> Your objective
Up to and including the line containing "New Zealand, site EFH_HCAME02, 2020-08-09", set down each line of the entries below exactly, starting from the first, and leave out the rest.

> Records to process
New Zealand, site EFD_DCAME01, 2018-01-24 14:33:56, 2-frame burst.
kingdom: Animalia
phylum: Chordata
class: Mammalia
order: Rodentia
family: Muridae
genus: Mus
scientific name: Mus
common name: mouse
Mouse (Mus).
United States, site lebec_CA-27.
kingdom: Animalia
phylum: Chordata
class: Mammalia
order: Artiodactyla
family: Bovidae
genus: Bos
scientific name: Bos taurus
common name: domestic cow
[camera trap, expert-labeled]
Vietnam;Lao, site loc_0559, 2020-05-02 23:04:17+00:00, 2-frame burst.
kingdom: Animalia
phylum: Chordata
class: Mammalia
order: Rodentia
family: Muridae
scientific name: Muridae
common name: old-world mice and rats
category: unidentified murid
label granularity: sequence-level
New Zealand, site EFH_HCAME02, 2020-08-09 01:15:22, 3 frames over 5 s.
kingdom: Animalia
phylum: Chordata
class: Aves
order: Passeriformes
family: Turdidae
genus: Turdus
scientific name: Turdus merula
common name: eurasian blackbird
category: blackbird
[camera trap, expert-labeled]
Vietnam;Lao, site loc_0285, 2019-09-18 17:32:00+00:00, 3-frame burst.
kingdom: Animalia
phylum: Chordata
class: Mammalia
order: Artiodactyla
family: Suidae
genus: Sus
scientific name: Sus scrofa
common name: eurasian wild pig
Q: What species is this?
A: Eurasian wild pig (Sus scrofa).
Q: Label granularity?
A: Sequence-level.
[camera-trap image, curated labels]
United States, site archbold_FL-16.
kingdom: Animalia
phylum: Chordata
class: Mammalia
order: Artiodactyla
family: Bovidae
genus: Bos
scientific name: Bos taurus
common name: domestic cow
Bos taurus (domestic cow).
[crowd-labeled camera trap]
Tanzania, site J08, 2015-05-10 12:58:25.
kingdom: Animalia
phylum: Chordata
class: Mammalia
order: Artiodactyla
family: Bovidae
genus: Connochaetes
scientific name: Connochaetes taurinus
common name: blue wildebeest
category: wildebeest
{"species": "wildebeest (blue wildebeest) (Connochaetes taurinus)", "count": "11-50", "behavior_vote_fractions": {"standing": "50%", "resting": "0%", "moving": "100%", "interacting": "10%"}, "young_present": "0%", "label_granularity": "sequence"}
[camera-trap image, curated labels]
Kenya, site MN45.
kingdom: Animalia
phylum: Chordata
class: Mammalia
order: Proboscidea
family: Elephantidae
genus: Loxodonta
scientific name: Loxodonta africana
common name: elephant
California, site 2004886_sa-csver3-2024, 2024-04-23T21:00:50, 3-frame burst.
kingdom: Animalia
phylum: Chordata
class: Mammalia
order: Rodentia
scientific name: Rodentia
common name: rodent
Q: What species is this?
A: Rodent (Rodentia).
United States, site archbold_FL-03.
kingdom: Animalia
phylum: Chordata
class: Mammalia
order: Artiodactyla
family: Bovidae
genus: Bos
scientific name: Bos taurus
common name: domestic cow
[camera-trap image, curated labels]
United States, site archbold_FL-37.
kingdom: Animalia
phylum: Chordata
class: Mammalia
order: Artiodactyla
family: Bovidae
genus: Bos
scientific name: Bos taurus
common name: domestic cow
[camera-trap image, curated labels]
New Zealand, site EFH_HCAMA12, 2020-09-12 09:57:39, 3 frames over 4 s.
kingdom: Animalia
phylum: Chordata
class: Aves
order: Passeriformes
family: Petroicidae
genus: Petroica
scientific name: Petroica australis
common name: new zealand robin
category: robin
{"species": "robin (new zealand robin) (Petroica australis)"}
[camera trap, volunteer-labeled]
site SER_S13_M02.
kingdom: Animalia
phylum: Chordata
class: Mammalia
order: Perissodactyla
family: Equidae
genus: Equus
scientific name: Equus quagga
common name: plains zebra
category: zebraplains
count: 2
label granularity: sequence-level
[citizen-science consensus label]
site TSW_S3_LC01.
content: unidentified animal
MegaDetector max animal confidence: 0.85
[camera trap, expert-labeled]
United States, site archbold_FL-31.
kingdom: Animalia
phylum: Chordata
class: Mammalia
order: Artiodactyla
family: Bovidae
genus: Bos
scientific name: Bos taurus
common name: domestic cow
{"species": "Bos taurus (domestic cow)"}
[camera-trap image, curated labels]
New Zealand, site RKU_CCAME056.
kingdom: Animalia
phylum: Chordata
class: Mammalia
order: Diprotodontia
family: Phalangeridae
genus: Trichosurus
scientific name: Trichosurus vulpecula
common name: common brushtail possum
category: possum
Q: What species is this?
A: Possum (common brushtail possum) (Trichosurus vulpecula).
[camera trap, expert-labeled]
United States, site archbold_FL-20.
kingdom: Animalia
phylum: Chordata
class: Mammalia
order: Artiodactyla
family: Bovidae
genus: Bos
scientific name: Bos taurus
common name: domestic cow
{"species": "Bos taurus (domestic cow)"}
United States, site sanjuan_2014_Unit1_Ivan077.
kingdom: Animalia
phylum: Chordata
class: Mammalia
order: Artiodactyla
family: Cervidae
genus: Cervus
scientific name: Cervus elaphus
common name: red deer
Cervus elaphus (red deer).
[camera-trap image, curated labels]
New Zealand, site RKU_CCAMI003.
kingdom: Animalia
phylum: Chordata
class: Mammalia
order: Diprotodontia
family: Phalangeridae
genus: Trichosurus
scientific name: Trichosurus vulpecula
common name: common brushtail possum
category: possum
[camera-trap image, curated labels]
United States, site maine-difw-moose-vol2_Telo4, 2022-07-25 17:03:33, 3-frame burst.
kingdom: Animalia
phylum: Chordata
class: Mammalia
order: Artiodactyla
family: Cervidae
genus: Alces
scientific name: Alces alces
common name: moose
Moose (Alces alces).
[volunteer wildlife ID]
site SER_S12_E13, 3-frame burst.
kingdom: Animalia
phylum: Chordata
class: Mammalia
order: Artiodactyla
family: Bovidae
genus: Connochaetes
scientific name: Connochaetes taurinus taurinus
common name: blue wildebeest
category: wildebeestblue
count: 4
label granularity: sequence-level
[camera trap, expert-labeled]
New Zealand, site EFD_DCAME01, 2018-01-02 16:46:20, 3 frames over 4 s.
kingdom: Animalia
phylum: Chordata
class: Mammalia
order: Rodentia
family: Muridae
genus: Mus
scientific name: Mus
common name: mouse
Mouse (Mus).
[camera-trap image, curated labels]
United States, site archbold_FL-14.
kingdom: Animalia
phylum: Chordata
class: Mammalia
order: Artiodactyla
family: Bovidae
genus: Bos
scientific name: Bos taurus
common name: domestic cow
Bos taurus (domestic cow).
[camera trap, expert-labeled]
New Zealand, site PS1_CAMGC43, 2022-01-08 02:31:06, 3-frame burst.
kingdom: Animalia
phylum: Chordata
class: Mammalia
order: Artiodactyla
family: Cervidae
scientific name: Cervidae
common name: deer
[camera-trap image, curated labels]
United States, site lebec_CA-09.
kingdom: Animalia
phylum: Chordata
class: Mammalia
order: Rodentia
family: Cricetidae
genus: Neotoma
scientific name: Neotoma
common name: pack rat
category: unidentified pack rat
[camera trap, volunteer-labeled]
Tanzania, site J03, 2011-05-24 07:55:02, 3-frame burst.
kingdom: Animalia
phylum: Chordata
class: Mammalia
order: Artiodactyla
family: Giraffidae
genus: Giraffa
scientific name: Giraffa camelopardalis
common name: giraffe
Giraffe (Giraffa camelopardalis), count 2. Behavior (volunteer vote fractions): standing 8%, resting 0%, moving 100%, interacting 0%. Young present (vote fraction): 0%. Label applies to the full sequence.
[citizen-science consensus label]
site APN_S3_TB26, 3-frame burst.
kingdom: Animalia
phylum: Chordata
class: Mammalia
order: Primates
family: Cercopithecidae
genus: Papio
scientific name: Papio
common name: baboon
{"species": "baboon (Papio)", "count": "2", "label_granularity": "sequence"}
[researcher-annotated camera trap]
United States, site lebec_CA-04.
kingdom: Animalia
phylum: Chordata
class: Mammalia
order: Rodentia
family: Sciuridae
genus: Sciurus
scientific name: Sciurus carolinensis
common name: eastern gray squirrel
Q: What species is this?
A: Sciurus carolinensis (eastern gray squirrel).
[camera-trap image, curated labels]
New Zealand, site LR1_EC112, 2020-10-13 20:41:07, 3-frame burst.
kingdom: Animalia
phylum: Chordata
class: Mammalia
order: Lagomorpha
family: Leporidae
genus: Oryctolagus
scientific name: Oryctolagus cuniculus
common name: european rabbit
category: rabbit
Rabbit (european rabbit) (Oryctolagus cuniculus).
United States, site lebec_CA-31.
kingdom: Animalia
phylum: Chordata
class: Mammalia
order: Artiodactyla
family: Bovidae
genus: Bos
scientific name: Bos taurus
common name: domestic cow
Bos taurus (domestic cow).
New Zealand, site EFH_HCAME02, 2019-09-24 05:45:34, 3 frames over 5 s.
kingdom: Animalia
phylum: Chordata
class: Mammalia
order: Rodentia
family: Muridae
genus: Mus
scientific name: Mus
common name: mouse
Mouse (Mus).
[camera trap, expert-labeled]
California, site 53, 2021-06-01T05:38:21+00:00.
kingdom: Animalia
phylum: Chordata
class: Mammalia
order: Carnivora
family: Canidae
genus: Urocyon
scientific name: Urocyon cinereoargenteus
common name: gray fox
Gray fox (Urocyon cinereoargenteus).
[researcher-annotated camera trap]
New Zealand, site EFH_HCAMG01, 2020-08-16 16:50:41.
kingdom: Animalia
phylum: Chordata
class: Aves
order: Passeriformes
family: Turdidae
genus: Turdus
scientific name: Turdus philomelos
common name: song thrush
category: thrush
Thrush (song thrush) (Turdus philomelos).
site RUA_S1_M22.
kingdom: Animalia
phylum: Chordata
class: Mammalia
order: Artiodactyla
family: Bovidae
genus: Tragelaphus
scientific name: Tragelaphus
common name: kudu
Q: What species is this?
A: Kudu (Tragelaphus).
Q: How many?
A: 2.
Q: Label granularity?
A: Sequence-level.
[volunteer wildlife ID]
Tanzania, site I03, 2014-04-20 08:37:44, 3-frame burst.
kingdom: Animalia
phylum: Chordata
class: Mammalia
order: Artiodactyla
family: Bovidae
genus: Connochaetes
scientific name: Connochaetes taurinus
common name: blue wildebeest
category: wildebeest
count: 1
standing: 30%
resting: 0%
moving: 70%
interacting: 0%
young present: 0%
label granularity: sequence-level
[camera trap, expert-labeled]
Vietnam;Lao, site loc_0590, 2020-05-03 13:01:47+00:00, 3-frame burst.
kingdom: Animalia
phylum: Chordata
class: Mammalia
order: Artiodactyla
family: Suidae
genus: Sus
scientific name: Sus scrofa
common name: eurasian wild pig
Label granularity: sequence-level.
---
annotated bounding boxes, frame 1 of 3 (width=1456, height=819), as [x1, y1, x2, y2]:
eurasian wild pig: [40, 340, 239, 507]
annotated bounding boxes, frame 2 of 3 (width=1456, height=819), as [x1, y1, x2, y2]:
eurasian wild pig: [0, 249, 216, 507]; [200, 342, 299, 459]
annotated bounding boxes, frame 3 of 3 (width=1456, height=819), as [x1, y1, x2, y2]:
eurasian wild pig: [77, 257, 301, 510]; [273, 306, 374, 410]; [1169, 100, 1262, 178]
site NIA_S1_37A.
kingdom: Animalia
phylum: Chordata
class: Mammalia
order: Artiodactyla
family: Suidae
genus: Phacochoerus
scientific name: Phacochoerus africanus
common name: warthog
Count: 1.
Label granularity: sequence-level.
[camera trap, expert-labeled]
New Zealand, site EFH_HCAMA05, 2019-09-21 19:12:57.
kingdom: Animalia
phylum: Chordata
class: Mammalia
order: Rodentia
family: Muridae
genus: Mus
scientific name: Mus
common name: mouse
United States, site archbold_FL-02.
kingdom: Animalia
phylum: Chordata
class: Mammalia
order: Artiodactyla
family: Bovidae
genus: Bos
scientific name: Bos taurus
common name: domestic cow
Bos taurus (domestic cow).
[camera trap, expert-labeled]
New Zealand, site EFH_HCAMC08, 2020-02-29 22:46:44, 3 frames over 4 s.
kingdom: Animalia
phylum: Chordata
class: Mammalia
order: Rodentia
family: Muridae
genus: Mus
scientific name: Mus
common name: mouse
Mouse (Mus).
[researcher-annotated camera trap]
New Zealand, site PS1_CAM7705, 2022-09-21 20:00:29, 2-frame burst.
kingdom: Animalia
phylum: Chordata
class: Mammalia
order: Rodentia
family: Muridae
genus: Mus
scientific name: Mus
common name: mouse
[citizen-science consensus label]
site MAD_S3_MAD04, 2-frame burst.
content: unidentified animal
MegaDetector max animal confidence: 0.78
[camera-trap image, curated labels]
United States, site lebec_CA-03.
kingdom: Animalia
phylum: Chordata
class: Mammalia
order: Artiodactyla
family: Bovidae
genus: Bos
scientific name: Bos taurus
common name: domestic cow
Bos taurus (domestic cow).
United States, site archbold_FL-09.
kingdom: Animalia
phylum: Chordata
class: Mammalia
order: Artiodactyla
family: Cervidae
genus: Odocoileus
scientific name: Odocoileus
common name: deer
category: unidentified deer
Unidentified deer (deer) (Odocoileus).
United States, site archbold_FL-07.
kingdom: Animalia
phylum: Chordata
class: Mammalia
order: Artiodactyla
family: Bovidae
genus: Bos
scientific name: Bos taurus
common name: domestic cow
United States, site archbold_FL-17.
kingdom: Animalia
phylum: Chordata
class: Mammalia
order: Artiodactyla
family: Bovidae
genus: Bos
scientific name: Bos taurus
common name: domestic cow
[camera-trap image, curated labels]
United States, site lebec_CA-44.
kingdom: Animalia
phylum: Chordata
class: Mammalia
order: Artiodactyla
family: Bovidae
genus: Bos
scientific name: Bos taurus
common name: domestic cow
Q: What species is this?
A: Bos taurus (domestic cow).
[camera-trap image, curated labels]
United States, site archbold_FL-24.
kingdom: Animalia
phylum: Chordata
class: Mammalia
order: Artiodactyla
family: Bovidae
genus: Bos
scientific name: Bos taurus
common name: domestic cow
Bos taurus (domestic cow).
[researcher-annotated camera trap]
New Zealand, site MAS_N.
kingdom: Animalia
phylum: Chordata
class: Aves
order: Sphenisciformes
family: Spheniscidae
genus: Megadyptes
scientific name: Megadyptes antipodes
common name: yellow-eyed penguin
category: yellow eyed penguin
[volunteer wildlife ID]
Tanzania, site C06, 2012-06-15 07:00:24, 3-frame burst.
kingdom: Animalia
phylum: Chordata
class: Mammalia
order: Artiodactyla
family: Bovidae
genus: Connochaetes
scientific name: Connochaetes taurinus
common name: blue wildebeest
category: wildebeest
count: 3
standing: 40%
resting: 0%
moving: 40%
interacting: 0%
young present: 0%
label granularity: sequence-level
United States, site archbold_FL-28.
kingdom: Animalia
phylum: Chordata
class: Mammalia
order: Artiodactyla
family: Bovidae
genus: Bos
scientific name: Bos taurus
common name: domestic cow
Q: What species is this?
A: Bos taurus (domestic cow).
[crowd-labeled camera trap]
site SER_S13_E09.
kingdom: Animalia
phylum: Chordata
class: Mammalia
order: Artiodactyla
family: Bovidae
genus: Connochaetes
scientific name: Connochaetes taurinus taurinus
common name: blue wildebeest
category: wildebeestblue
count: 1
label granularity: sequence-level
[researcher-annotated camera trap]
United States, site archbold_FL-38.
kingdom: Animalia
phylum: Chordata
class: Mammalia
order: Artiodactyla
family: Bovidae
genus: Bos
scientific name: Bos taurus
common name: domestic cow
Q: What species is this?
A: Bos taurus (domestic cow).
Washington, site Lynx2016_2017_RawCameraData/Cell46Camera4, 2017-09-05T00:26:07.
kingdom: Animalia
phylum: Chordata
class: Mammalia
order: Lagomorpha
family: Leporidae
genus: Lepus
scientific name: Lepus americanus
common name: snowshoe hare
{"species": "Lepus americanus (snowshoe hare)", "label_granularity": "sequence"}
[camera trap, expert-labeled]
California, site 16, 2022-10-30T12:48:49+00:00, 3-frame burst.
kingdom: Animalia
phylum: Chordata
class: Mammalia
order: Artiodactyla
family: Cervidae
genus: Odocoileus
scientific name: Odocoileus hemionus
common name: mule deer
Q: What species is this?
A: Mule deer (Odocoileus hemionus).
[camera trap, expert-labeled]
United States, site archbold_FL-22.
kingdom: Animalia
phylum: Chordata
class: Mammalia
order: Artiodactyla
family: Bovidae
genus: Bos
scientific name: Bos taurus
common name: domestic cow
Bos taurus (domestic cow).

> Reply
New Zealand, site EFD_DCAME01, 2018-01-24 14:33:56, 2-frame burst.
kingdom: Animalia
phylum: Chordata
class: Mammalia
order: Rodentia
family: Muridae
genus: Mus
scientific name: Mus
common name: mouse
Mouse (Mus).
United States, site lebec_CA-27.
kingdom: Animalia
phylum: Chordata
class: Mammalia
order: Artiodactyla
family: Bovidae
genus: Bos
scientific name: Bos taurus
common name: domestic cow
[camera trap, expert-labeled]
Vietnam;Lao, site loc_0559, 2020-05-02 23:04:17+00:00, 2-frame burst.
kingdom: Animalia
phylum: Chordata
class: Mammalia
order: Rodentia
family: Muridae
scientific name: Muridae
common name: old-world mice and rats
category: unidentified murid
label granularity: sequence-level
New Zealand, site EFH_HCAME02, 2020-08-09 01:15:22, 3 frames over 5 s.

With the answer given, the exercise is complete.